Warlocks
“SURGERY”
Combien de groupes de rock sont parvenus ces trente dernières années à enregistrer un album ne comportant que des tubes ? Des tubes qui n’envahissent peut-être pas les ondes ni les classements des ventes mais les cerveaux d’une jeunesse en manque de mélodies fières et solitaires ? Pixies ? Nirvana ? Strokes ? Oui, peut-être. Mais la bande californienne de Bobby Hecksher a, en 2005, offert au monde “Surgery” un disque parfait, où chaque chanson était une main tendue, avant le grand saut. Buddy Holly ressuscitait ici, les pupilles dilatées, sa guitare crachant des larmes acides. The Warlocks réinventait le rock’n’roll avec une classe, une hargne et une mélancolie absolument admirables. Pourtant, à l’époque, les critiques se veulent moins unanimes.
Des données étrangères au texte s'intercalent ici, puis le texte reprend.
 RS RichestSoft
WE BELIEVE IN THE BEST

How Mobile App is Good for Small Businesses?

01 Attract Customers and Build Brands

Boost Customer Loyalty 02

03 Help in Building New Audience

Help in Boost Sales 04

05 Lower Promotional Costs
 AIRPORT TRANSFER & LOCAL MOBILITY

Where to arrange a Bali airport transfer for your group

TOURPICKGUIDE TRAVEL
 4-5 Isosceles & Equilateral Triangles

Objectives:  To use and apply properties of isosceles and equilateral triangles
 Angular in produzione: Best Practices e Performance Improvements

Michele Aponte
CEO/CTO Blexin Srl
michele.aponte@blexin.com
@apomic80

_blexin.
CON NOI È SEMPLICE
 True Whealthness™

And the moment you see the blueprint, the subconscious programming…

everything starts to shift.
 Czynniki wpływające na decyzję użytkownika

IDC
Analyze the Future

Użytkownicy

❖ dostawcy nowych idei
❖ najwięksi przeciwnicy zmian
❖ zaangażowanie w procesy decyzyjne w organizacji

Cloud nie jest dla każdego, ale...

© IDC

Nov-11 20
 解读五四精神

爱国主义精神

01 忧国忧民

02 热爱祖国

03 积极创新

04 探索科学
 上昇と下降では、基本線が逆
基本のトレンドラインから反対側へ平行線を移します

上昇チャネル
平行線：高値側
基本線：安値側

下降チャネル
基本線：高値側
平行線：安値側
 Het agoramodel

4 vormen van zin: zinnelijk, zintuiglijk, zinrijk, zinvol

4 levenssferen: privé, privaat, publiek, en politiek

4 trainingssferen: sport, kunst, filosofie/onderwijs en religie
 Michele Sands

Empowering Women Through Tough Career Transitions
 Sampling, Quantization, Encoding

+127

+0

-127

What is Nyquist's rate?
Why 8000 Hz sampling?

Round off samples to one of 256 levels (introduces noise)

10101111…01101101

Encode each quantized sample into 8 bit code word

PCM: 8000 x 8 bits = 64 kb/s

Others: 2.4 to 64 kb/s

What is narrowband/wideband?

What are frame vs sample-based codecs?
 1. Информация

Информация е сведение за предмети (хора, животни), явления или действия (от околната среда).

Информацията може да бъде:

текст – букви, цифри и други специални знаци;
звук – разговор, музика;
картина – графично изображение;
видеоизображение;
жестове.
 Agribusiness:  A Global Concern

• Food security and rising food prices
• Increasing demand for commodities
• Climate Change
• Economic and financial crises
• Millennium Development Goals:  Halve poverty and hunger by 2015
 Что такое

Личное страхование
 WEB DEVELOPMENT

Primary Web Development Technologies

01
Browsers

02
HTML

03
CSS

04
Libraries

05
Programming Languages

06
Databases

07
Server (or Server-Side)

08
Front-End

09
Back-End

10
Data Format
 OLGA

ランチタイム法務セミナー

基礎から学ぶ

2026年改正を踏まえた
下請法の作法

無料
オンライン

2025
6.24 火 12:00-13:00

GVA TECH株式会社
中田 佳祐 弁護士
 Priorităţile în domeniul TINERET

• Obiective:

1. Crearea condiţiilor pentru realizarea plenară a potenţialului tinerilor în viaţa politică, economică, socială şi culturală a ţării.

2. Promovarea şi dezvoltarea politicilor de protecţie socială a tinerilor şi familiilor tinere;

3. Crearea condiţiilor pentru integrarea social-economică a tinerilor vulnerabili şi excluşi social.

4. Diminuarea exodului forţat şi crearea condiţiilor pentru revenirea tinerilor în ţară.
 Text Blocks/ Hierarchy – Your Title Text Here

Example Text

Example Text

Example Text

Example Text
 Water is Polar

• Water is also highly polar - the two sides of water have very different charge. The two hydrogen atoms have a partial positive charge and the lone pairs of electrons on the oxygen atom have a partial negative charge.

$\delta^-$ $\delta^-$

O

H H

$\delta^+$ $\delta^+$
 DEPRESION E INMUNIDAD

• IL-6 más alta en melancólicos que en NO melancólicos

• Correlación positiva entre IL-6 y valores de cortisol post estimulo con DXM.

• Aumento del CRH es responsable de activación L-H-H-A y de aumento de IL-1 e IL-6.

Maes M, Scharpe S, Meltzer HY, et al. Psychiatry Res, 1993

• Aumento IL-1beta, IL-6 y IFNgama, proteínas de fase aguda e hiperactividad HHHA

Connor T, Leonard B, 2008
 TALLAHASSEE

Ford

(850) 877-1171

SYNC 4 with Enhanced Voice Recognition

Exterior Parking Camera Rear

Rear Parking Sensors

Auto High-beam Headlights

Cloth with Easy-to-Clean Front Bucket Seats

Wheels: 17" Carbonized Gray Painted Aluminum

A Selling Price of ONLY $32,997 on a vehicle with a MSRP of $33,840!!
On reproche aux Warlocks d’avoir composé des chansons que l’on peut chanter sous la douche, dans sa voiture, en se rendant à son premier rencard avec la femme de sa vie, ou à l’enterrement de son meilleur pote. “Angels In Heaven, Angels In Hell”, par exemple, est une sorte de slow au napalm, où un tourbillon saturé emporte toutes les âmes égarées. C’est beau, à chialer. Et indélébile ! “Come Save Us”, qui ouvre l’album, sa basse éléphantesque, son beat de pow wow et ses guitares brûlantes, c’est déjà une promesse d’amour éternel entre le groupe et ceux qui ont envie de le suivre. “It’s Just Like Surgery”, ce sont les Sex Pistols qui reviennent quelques secondes, les toutes premières notes évoquant sans attendre “Anarchy In The UK”, sous Valium, avant de sombrer dans une dépression fantastique, où Hecksher pleure, encerclé de larsens libérateurs. “Gypsy Nightmare” est une berceuse pour les enfants que Peter Pan n’a jamais pu rejoindre. De la cold wave enregistrée aux studios Sun, d’une certaine façon... “We Need Starpower” traîne aussi son spleen avec une force incroyable. “Evil Eyes Again”, c’est Marty McFly qui décide finalement d’emballer sa mère à la Féérie dansante des Sirènes. Descente impeccable. “The Tangent” poursuit dans la même veine, complainte à la pudeur déchirée, où Hecksher chante à la fois loin et au coeur du tumulte. Le disque se termine sur un “Suicide Note” de vertige. Un orgue éclaire le chemin. Après, la mort ? Peut-être. Pas grave. The Warlocks ont bouclé la boucle avec ce disque extraordinaire. Le rock va devoir désormais inventer autre chose.